By Zhang Mengying
Investing.com – Oil was up on Thursday morning in Asia as U.S. demand stays strong and China demand may rebound with COVID-19 curbs easing.
Brent oil futures rose 0.26% to $123.90 by 11:44 PM ET (3:44 AM GMT) and crude oil WTI futures edged up 0.18% to $122.33.
Wednesday’s U.S. crude supply data from the U.S. Energy Information Administration (EIA) showed a build of 2.025 million barrels for the week ended June 3.
EIA data also suggested that U.S. gasoline stockpiles dropped by 812,000 barrels to 218.18 million barrels last week, indicating fuel demand resilience during peak summer despite soaring prices.
“It’s hard to see a significant downside in the coming months, with the gasoline market likely to only tighten further as we move deeper into driving season," ING's head of commodities research Warren Patterson said.
Crude supply data from the American Petroleum Institute released the day before, showed a build of 1.845 million barrels.
China’s trade data released earlier in the day showed that the exports of the world’s largest oil importer grew at a double-digit pace in May, adding to hopes that global oil demand could grow even further as China continues easing COVID-19 curbs.

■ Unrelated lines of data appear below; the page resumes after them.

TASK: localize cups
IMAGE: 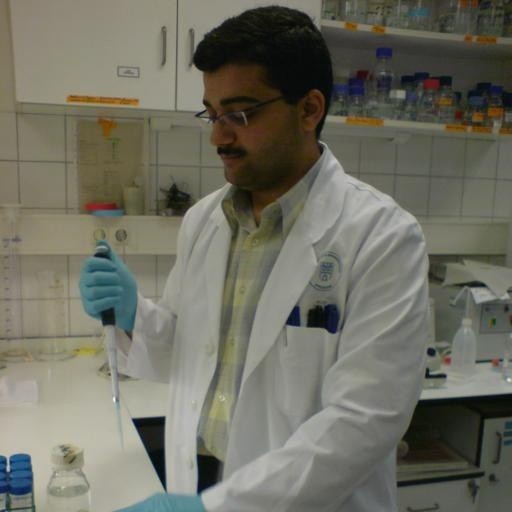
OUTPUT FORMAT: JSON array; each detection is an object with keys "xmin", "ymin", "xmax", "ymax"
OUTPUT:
[{"xmin": 122, "ymin": 186, "xmax": 146, "ymax": 216}]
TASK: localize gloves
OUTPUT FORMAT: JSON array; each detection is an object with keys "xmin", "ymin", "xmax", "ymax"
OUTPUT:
[
  {"xmin": 115, "ymin": 492, "xmax": 206, "ymax": 512},
  {"xmin": 79, "ymin": 240, "xmax": 138, "ymax": 330}
]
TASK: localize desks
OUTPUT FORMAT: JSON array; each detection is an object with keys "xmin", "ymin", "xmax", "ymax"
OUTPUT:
[{"xmin": 0, "ymin": 351, "xmax": 512, "ymax": 512}]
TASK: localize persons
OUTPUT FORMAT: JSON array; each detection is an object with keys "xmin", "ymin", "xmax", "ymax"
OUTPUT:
[{"xmin": 76, "ymin": 3, "xmax": 433, "ymax": 510}]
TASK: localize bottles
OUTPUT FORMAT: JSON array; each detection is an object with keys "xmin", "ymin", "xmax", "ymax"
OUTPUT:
[
  {"xmin": 321, "ymin": 1, "xmax": 510, "ymax": 127},
  {"xmin": 448, "ymin": 319, "xmax": 477, "ymax": 392},
  {"xmin": 0, "ymin": 445, "xmax": 93, "ymax": 511}
]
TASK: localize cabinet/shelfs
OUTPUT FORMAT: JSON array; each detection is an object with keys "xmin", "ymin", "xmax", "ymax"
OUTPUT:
[
  {"xmin": 10, "ymin": 0, "xmax": 315, "ymax": 118},
  {"xmin": 316, "ymin": 0, "xmax": 512, "ymax": 142}
]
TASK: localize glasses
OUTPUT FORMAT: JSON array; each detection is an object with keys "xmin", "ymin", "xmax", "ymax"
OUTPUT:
[{"xmin": 194, "ymin": 96, "xmax": 284, "ymax": 131}]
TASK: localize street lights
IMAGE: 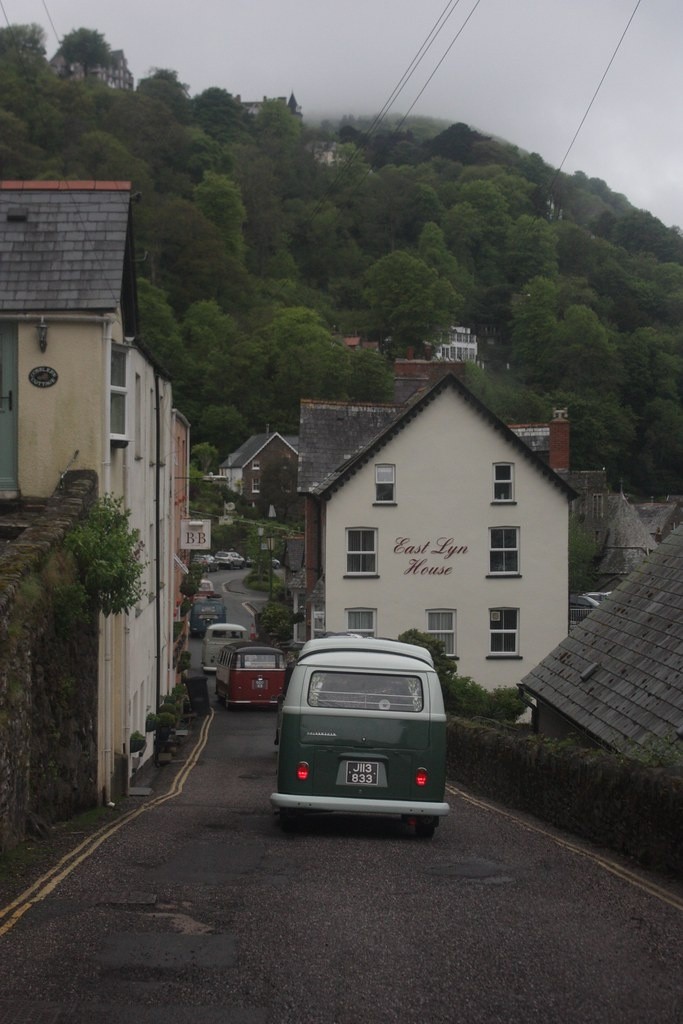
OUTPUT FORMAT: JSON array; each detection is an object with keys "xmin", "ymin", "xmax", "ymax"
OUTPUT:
[
  {"xmin": 257, "ymin": 525, "xmax": 265, "ymax": 562},
  {"xmin": 266, "ymin": 533, "xmax": 275, "ymax": 601}
]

“China's reopening continued to boost the demand optimism,” CMC Markets analyst Tina Teng said in a note.
“The oil price could be heading to the peak of March at above $130 on a very tight supply market.”
On the supply side, UAE energy minister Suhail al-Mazrouei said on Wednesday that efforts by the Organization of the Petroleum Exporting Countries and allies (OPEC) oil producers to increase output are “not encouraging”.
The block agreed to accelerate production increases to cool fuel prices, while producers have little spare capacity to meet the agreed output.